The Marines' Memorial Club in San Francisco, California at 609 Sutter Street (at Mason), is a 501(c)19 nonprofit veterans charity and private social club for United States Marines and other veterans of the United States Armed Forces. The nonprofit Marines' Memorial Association owns the large building in the Union Square neighborhood of San Francisco that houses a hotel, theater, restaurant/bar, sports club, special event facilities, library, museum, memorial, and a military history bookstore. The facility was built as the Western Women's Club in 1926.

History
As a port city, San Francisco has, since its founding by Spain, been associated with military personnel – especially the navy – and merchant mariners. During World War II it was a point of embarcation for many sailors in the Pacific, who would keep fond memories of their few days in the city before leaving for the war.

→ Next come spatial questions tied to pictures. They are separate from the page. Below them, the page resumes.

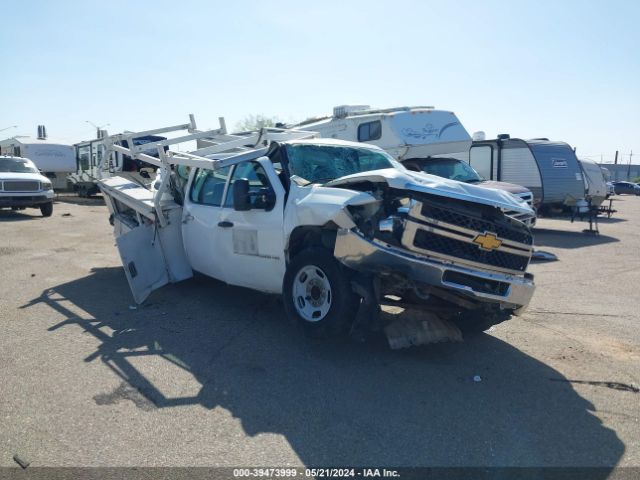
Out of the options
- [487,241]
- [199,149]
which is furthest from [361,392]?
[199,149]

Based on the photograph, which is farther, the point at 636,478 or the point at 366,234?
the point at 366,234

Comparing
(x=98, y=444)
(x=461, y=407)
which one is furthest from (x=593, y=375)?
(x=98, y=444)

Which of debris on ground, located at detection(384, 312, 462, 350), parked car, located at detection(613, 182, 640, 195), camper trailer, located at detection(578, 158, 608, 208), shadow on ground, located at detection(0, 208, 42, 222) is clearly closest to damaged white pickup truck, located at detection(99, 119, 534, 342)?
debris on ground, located at detection(384, 312, 462, 350)

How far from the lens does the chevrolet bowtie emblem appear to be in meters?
4.95

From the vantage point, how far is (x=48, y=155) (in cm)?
2742

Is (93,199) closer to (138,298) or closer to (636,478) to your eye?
(138,298)

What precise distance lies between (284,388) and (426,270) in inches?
59.0

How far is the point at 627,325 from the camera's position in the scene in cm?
668

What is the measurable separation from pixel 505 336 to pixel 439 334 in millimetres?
1044

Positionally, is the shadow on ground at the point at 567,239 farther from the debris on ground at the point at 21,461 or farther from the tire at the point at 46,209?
the tire at the point at 46,209

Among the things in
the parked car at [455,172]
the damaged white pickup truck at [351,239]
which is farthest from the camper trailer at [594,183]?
the damaged white pickup truck at [351,239]

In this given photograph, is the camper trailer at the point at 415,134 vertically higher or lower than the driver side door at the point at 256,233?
higher

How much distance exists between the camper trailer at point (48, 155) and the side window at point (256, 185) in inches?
923

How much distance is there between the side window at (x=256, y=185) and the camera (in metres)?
6.13
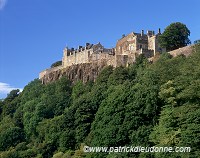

The Marines' Memorial was opened as a club for veterans of the Marines, although membership is open to all United States servicemembers. Early in 1946, the Commandant of the Marine Corps, General Alexander A. Vandegrift, had proposed a "living memorial" to Marine casualties from the War in the Pacific. A group of Marines arranged to buy a building owned by a women's club at Mason Street and Sutter Street in San Francisco, whose members they had met through their participation in the wartime WAVES program. The club opened on November 10, 1946, the anniversary of the founding of the Marine Corps.

The theater predates the club, and was part of the original 1926 building. In its early days it hosted nationwide radio broadcasts by Bob Hope, Jack Benny, and Frank Sinatra. It later housed the San Francisco Actor's Workshop, which produced plays by Arthur Miller, Tennessee Williams, and Bertolt Brecht. It was also the first home of the American Conservatory Theater.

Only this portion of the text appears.